The outcomes of the meeting are summarized below.

The Items; Discussed and To Be Studied

No restriction for using INSDC data: INSDC confirmed that we should not accept any submissions with restrictions in free public access.
Non-submission of data to INSDC: There are sequence and annotation data, although published, but not available at INSD. We will be in touch with authors and editors to remind them of the importance of submitting sequences and annotation to the databases.
INSDC homepage: Since 2005, INSDC has made public its web site; www.insdc.org/.
The three banks agreed with that we are to add more contents for the web site.
INSDSeq-XML: Since 2003, we have discussed the schema of this common XML description named INSDSeq-XML.
Since 2005, three banks have trially exchanged data in INSDSeq-XML format.
Thoroughly reviewing of the trial, we discussed some improvement of INSDSeq-XML to provide it as common XML description among three banks.
locus_tag: Since 2003, the /locus_tag qualifier has been used as the identifier for the tracking purpose by many genome projects. In the past, we allowed submitters to use the flexible prefixes for their locus_tag.
Since 2005, to keep uniquness through INSDC, we have disccused to manage and to assign prefixes of locus_tag.
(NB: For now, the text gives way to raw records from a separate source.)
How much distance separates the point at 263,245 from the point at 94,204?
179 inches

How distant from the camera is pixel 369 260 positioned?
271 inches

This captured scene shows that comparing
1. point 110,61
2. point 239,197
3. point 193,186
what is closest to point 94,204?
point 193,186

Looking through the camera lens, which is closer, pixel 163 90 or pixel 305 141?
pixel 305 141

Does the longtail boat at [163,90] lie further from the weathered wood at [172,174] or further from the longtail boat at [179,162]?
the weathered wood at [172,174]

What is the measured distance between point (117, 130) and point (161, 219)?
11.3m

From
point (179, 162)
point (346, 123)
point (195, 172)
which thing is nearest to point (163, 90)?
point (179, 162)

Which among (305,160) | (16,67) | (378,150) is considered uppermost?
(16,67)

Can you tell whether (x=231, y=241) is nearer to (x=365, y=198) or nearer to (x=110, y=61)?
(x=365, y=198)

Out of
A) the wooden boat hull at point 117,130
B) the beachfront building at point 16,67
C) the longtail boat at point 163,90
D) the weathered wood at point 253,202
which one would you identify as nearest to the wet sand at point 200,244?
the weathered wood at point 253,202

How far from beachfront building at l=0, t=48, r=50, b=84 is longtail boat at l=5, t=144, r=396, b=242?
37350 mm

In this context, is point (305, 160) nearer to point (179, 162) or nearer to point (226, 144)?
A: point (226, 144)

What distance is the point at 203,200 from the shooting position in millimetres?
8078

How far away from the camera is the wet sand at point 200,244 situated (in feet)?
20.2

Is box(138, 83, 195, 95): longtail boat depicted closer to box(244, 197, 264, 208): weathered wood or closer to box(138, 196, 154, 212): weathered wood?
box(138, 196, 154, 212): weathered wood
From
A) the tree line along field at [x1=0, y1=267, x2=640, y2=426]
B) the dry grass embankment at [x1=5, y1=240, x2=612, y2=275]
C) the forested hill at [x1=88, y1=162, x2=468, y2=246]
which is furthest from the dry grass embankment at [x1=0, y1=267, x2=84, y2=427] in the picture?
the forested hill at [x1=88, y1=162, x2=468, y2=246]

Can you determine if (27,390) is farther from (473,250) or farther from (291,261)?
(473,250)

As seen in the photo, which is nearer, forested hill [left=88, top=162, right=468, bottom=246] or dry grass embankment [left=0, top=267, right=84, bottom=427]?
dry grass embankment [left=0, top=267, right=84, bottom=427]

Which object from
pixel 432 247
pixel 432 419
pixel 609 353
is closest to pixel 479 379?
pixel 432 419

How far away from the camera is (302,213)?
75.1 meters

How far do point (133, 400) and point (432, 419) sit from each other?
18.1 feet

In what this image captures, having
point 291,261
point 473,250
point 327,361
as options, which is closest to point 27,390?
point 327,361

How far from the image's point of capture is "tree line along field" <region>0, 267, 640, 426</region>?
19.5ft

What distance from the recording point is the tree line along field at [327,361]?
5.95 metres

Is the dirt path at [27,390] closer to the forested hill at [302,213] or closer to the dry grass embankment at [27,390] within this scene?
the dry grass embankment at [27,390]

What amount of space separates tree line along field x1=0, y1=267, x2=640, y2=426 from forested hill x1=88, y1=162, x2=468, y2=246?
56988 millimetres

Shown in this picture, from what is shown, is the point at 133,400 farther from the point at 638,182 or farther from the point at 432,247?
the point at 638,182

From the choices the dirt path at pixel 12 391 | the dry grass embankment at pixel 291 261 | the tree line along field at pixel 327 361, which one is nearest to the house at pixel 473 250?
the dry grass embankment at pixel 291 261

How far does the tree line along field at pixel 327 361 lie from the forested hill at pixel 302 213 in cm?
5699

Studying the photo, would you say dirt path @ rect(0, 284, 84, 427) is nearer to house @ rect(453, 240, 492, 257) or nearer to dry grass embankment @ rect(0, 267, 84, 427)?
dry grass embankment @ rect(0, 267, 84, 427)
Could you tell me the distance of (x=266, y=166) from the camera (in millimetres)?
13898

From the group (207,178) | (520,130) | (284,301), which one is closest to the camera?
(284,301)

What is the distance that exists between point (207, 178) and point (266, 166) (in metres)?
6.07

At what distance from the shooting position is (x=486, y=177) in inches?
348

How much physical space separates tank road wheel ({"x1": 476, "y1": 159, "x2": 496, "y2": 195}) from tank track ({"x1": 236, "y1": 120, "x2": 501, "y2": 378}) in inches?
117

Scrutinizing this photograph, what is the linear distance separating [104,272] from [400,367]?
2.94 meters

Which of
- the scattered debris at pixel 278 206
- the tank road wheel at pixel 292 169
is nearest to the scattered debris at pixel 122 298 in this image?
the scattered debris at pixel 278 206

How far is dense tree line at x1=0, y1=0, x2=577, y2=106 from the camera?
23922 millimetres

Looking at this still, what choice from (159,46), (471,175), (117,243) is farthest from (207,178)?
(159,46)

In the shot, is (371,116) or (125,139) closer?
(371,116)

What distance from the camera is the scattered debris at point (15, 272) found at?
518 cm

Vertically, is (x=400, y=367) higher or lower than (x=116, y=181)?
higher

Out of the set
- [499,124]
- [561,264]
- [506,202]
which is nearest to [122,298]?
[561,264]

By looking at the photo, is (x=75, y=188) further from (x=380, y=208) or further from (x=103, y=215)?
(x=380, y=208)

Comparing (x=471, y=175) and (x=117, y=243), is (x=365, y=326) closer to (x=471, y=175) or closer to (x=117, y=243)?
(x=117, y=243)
The framework to assign the locus_tag prefixes will be available in the near future

Changes to the Feature Table Document: Features and Qualifiers

New amino acid abbreviations, “J” and “O”

1) Pyl (O); Pyrrolysine: The 22nd naturally encoded amino acid, pyrrolysine was discovered.
The JCBN IUBMB-IUPAC (the Joint Commission on Biochemical Nomenclature of IUBMB and IUPAC) has agreed that Pyl (the three-letter abbreviation), O (the one-letter abbreviation) will be recommended for this amino acid.
2) Xle (J); Leucine or Isoleucine: The residue abbreviations, Xle (the three-letter abbreviation) and J (the one-letter abbreviation) are reserved for the case that cannot experimentally distinguish leucine from isoleucine.
So, we are to add the following abbreviations;

Abbreviation	1 letter abbreviation	Amino acid name
Xle	J	Leucine or Isoleucine
Pyl	O	Pyrrolysine

INSDC will use “J” and “O” for the amino acid sequences of /translation qualifiers in CDS features.
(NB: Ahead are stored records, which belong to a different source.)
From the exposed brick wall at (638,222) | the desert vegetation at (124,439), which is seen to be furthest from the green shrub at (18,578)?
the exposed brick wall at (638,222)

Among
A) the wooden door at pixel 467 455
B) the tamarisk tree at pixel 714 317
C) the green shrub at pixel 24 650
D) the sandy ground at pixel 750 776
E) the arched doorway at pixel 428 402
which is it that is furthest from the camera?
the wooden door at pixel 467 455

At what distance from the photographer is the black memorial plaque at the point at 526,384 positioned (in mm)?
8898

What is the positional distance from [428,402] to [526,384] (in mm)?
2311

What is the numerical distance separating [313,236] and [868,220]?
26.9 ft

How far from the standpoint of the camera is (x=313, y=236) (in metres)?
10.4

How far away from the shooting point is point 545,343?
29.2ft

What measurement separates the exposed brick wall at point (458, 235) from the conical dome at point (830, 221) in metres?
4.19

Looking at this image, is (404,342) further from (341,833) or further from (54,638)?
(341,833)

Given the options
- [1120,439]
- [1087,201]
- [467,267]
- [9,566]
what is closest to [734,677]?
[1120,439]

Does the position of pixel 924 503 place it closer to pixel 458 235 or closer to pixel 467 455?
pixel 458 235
Two old qualifiers, /transposon and /insertion_seq, will be integrated into a new qualifier, /mobile_element. The qualifier will be legal on only repeat_region feature as below;
```
Format:
      /mobile_element="<mobile_element_type>[:<mobile_element_name>]"
Example:
      /mobile_element="transposon:Tnp9"
```
The specified value for <mobile_element_type> is either of followings;
- transposon
- retrotransposon
- integron
- insertion sequence
- non-LTR retrotransposon
- SINE
- MITE
- LINE
- other
“viral cRNA” is added to the specified values for the qualifier, /mol_type that indicates molecule type of the sequence in vivo on the source feature.

Definition of “viral cRNA”
cRNA is a plus-strand copy of a minus strand RNA genome which serves as a template to make viral progeny genomes
The /operon qualifier will be legal on rRNA feature.
/EC_number should be more controlled.

Furthermore, we will accept the symbol “n” (initial of “new”) to indicate that the code is not available now and will be assigned later.
For the values of /PCR_primers qualifier, modified base codes.
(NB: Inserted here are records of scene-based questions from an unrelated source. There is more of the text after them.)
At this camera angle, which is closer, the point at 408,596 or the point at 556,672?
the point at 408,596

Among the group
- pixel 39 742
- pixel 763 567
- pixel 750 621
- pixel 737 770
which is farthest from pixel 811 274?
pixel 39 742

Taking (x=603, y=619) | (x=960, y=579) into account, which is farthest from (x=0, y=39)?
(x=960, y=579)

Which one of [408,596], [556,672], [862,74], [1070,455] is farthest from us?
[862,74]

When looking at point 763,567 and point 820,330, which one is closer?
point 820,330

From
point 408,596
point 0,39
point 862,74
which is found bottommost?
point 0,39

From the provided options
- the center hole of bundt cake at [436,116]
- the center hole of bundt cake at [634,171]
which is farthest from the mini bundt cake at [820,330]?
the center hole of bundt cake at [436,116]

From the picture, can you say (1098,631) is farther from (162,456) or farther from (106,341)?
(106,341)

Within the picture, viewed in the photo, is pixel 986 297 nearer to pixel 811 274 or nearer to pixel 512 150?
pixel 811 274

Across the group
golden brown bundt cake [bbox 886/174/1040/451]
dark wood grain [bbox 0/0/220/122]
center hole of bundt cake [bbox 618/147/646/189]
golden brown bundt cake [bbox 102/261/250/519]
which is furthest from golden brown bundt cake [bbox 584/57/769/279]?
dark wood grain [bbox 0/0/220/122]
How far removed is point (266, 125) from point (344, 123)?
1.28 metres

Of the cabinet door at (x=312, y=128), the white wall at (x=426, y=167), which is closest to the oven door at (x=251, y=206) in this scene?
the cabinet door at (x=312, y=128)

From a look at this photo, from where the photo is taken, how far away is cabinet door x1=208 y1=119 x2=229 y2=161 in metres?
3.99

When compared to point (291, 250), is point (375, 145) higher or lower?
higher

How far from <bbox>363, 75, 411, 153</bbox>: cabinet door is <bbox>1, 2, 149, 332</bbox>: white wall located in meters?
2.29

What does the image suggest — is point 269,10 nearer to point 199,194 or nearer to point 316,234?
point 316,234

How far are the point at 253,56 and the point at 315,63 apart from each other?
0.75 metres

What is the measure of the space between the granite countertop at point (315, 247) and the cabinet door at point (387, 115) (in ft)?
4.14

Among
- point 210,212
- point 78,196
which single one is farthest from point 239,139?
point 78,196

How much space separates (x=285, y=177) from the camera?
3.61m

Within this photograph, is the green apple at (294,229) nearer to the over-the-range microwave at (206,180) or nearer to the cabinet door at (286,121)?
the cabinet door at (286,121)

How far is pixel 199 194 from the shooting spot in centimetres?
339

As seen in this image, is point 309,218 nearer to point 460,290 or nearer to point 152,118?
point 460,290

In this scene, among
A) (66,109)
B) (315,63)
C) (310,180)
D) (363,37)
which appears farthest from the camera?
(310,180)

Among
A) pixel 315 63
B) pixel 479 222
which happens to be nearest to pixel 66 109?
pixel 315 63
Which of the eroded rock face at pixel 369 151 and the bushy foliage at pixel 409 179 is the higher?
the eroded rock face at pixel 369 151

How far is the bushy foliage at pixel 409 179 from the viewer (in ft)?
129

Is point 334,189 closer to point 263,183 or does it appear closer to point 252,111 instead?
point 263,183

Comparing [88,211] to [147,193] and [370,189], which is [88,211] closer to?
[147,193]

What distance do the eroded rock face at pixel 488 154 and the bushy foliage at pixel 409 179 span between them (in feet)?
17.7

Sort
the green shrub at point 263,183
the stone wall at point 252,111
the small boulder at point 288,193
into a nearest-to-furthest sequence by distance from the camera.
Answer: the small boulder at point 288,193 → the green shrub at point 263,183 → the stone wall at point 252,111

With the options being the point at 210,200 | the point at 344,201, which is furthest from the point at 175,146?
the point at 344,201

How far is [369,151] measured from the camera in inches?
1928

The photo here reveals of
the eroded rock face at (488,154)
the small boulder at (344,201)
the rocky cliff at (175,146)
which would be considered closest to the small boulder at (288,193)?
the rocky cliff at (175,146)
Modified base codes (i.e. “i”; inosine) are required to be described with enclosing in the brackets; “<” and “>” for the values of /PCR_primers.
```
Example:
      /PCR_primer="fwd_name; hoge1, fwd_seq;cgkgtgtatcttact
      rev_name; hoge2, rev_seq;cg<i>gtgtatcttact"
```
The rules for the description of location will be slightly changed.

The use of range “(m.n)” descriptor will be discontinued.